*** Provided data ***

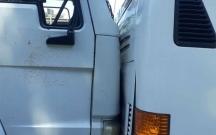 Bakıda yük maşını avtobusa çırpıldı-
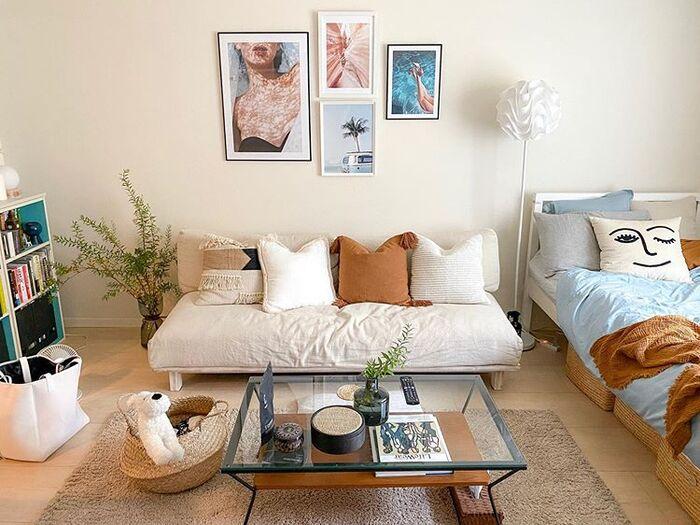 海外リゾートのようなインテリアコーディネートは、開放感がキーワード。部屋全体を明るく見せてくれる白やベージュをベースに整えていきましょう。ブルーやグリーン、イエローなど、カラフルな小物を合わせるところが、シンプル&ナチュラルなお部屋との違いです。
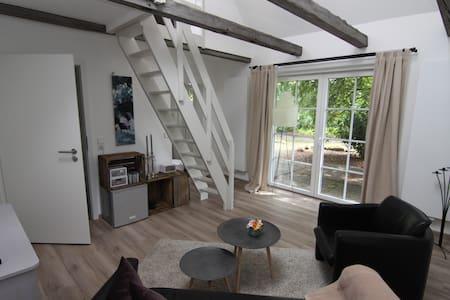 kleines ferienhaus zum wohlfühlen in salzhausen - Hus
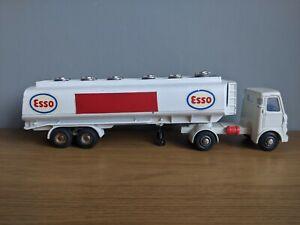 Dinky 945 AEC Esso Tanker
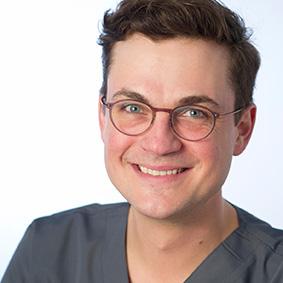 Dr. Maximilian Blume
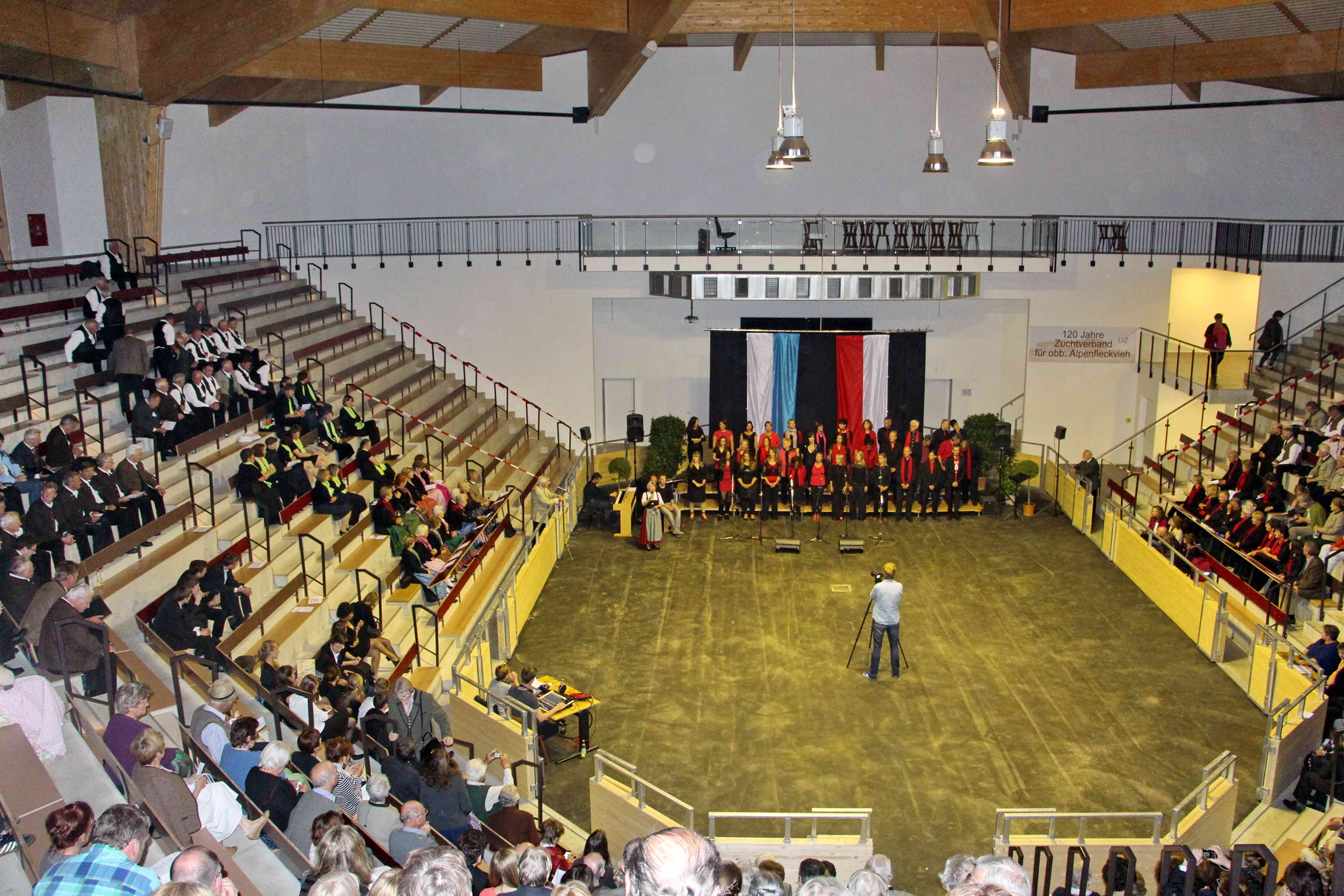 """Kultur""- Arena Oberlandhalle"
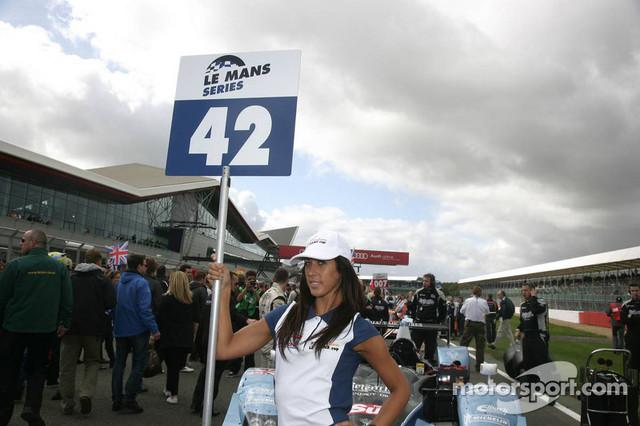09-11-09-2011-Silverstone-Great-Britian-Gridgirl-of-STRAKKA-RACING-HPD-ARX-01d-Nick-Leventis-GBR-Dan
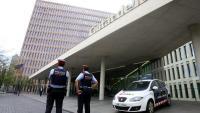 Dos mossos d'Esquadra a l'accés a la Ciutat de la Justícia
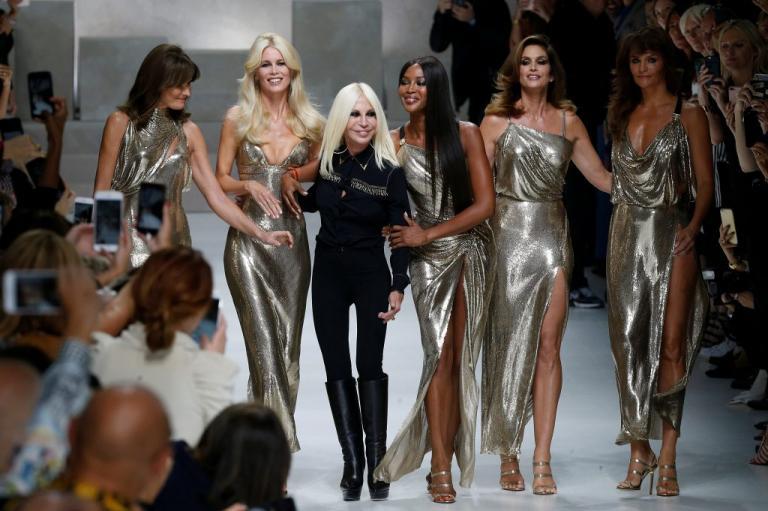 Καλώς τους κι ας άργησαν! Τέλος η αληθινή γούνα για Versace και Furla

*** End of Provided data ***

Problem description:
The whole listing should be restated word for word, with no pictures.

Your response:
 Bakıda yük maşını avtobusa çırpıldı-
 海外リゾートのようなインテリアコーディネートは、開放感がキーワード。部屋全体を明るく見せてくれる白やベージュをベースに整えていきましょう。ブルーやグリーン、イエローなど、カラフルな小物を合わせるところが、シンプル&ナチュラルなお部屋との違いです。
 kleines ferienhaus zum wohlfühlen in salzhausen - Hus
 Dinky 945 AEC Esso Tanker
 Dr. Maximilian Blume
 """Kultur""- Arena Oberlandhalle"
09-11-09-2011-Silverstone-Great-Britian-Gridgirl-of-STRAKKA-RACING-HPD-ARX-01d-Nick-Leventis-GBR-Dan
 Dos mossos d'Esquadra a l'accés a la Ciutat de la Justícia
 Καλώς τους κι ας άργησαν! Τέλος η αληθινή γούνα για Versace και Furla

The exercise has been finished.